This study also brings up the idea of using current media news as a heuristic. Whatever information has been most recently presented by the media is likely to be more accessible in an individual’s mind. This information can then be used as a shortcut in evaluating an issue, and is used heuristically in place of lengthier cognitive processing using past information. Opinions of trusted or elite individuals may themselves become a heuristic. When evaluating a decision or problem, individuals can turn to these trusted or elite individuals for their opinions. Rather than evaluating the information surrounding the decision, the individual uses these trusted opinions as informational shortcuts to make their decisions.
Heuristics used when forming opinions can also be ideologically based. A 2008 study looked at the relationship between religion and opinions about nanotechnology. This research found that the more religious the citizens of a country, the less likely they were to support nanotechnology. This suggests that people used religion as a shortcut or heuristic; they were not informed about nanotechnology, but because their religious beliefs cautioned them against some forms of technology, they used an ideological heuristic to form their opinions about an unknown technology.
Different individuals use different heuristics to process the information before them based on their available schema and the framing of the information. Issues may resonate with different schemata depending on the individual and the way the issue is framed. For example, ‘drilling for oil’ may activate schemata relating to corporate profits, environmental disasters, and exploitation of workers, while ‘exploring for energy’ may activate schemata related to protecting the environment, American pride, and American innovation. These two terms refer to the same activity, but when they are framed differently, different schemata are activated, which results in the use of different heuristics.
Stereotyping is a type of heuristic that all people use to make judgments about things they have never seen or experienced. They work as a mental shortcut to access everything from social status of a person from their actions to assumptions that a plant that is tall has a trunk and leaves, is a tree even though we have never seen that particular type of tree before. Stereotypes as described by Lippman as the picture we have in our heads which are built around or experiences as well as what we are told about the word. These ‘pictures in our heads’ allow us to make judgments without having first hand experience on the topics, which is what heuristics are all about.
In engineering, a heuristic is an experience-based method that can be used as an aid to solve process design problems, varying from size of equipment to operating conditions. By using heuristics, time can be reduced when solving problems. Several methods are available to engineers. These include Failure mode and effects analysis and Fault tree analysis. The former relies on a group of qualified engineers to evaluate problems, rank them in order of importance and then recommend solutions. The methods of forensic engineering are an important source of information for investigating problems, especially by elimination of unlikely causes and using the weakest link principle. Because heuristics are fallible, it is important to understand their limitations. They are aids that facilitate quick estimates and preliminary process designs.

PROBLEMS TO SOLVE:
a - Reproduce everything from "In engineering, a" down to "preliminary process designs." in the heuristics excerpt, changing nothing.
b - For each statement, answer yes or no depending on whether it agrees with the heuristics excerpt, and quote the words from the excerpt that settle it: (i) The 2008 study found that more religious citizens were less likely to support nanotechnology. (ii) Failure mode and effects analysis relies on a single engineer working alone. (iii) "Drilling for oil" and "exploring for energy" refer to different activities.
Base every response on the heuristics excerpt alone.

GIVEN RECORDS:
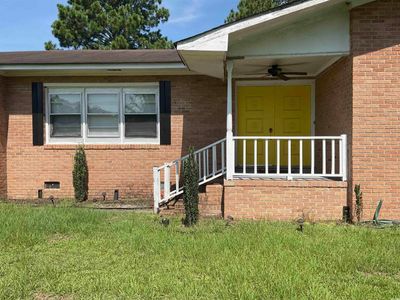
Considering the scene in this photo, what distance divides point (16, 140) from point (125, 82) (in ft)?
→ 11.2

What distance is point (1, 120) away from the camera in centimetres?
1017

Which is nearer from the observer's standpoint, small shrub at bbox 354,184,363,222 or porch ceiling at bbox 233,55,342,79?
small shrub at bbox 354,184,363,222

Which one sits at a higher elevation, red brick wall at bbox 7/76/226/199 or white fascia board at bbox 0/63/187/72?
white fascia board at bbox 0/63/187/72

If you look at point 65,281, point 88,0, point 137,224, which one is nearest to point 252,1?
point 88,0

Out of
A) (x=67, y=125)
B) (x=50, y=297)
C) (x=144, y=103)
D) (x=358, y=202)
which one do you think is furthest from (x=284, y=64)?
(x=50, y=297)

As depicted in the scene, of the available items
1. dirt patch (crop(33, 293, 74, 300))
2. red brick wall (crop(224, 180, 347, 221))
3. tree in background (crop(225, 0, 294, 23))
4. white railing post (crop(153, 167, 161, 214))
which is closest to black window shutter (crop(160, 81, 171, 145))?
white railing post (crop(153, 167, 161, 214))

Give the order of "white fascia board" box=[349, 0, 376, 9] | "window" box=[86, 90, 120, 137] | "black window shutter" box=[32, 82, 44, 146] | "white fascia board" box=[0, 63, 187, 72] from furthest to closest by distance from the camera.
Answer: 1. "window" box=[86, 90, 120, 137]
2. "black window shutter" box=[32, 82, 44, 146]
3. "white fascia board" box=[0, 63, 187, 72]
4. "white fascia board" box=[349, 0, 376, 9]

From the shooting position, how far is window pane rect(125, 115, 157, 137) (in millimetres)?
10352

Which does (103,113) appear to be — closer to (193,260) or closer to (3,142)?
(3,142)

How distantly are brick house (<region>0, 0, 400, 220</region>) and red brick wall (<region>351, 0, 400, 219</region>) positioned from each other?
0.02 metres

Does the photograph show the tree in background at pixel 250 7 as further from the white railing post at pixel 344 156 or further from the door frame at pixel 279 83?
the white railing post at pixel 344 156

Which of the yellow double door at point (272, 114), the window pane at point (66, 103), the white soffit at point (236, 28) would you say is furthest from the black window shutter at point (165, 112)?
the white soffit at point (236, 28)

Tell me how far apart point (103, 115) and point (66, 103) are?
1088 mm

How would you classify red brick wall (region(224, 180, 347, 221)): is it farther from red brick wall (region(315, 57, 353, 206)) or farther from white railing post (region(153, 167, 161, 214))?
white railing post (region(153, 167, 161, 214))
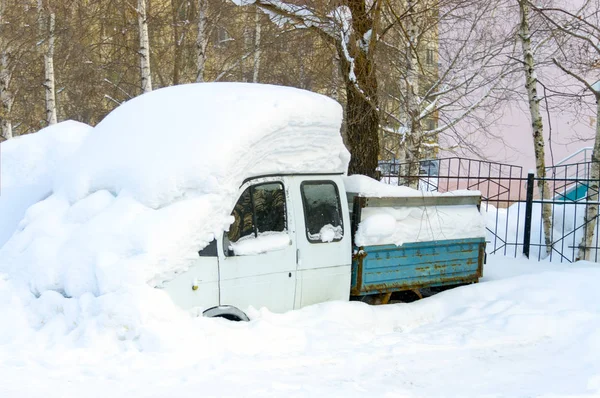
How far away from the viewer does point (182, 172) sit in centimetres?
586

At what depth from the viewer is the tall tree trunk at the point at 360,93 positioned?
31.2 ft

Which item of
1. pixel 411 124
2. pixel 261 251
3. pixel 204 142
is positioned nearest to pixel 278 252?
pixel 261 251

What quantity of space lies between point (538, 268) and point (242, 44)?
1066 cm

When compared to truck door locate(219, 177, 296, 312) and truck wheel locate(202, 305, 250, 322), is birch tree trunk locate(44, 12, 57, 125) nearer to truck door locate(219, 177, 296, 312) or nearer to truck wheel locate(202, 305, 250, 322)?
truck door locate(219, 177, 296, 312)

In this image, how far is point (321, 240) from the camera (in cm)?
671

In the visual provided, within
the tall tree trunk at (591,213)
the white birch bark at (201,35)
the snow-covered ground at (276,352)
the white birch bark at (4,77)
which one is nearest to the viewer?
the snow-covered ground at (276,352)

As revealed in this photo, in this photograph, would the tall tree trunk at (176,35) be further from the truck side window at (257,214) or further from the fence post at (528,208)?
the truck side window at (257,214)

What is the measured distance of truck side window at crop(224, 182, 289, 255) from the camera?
239 inches

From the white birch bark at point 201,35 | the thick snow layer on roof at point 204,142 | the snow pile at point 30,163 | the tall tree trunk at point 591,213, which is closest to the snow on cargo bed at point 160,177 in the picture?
the thick snow layer on roof at point 204,142

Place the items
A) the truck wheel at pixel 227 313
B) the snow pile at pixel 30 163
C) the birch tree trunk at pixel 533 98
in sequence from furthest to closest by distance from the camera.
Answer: the birch tree trunk at pixel 533 98, the snow pile at pixel 30 163, the truck wheel at pixel 227 313

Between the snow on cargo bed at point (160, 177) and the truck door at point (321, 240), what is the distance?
0.21 meters

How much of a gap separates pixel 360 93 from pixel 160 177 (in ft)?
14.9

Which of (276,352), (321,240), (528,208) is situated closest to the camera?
(276,352)

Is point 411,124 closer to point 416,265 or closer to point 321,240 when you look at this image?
point 416,265
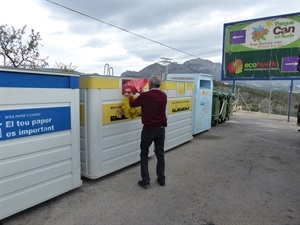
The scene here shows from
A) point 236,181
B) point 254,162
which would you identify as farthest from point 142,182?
point 254,162

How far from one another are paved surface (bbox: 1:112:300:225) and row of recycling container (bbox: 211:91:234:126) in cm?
423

RESPONSES PER TASK:
a -
In engineering, a heuristic is an experience-based method that can be used as an aid to solve process design problems, varying from size of equipment to operating conditions. By using heuristics, time can be reduced when solving problems. Several methods are available to engineers. These include Failure mode and effects analysis and Fault tree analysis. The former relies on a group of qualified engineers to evaluate problems, rank them in order of importance and then recommend solutions. The methods of forensic engineering are an important source of information for investigating problems, especially by elimination of unlikely causes and using the weakest link principle. Because heuristics are fallible, it is important to understand their limitations. They are aids that facilitate quick estimates and preliminary process designs.

b -
(i) Yes: "the more religious the citizens of a country, the less likely they were to support nanotechnology"
(ii) No: "The former relies on a group of qualified engineers to evaluate problems"
(iii) No: "These two terms refer to the same activity"